> _Exercise_
Where a line holds the word "Photo", copy that line from the data below.

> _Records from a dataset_
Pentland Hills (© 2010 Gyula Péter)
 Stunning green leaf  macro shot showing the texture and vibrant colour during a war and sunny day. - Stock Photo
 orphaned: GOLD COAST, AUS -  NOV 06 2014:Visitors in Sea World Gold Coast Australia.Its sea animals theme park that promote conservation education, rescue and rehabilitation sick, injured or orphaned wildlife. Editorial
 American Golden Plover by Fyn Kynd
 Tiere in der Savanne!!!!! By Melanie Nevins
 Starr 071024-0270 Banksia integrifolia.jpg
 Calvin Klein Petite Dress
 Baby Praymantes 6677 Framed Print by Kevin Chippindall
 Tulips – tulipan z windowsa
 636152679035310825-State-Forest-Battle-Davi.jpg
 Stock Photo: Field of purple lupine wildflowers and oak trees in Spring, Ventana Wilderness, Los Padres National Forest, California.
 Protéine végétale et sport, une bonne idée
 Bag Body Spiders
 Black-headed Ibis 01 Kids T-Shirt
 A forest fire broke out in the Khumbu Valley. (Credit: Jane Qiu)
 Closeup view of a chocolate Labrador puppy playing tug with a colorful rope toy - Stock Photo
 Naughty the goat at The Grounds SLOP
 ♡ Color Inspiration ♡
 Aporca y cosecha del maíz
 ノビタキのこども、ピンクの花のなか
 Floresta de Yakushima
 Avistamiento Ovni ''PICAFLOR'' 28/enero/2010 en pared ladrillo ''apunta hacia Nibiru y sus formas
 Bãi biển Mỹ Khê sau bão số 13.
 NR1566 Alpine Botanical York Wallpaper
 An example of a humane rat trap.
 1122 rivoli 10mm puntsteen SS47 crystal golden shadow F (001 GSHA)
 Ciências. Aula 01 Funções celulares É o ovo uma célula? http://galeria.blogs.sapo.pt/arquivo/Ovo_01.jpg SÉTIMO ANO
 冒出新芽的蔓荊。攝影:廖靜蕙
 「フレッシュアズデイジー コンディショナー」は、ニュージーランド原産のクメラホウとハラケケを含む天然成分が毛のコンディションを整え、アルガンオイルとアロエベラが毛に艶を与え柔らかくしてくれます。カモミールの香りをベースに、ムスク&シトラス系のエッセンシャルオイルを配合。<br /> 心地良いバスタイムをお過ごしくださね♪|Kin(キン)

> _Solved exercise_
 Stunning green leaf  macro shot showing the texture and vibrant colour during a war and sunny day. - Stock Photo
 Stock Photo: Field of purple lupine wildflowers and oak trees in Spring, Ventana Wilderness, Los Padres National Forest, California.
 Closeup view of a chocolate Labrador puppy playing tug with a colorful rope toy - Stock Photo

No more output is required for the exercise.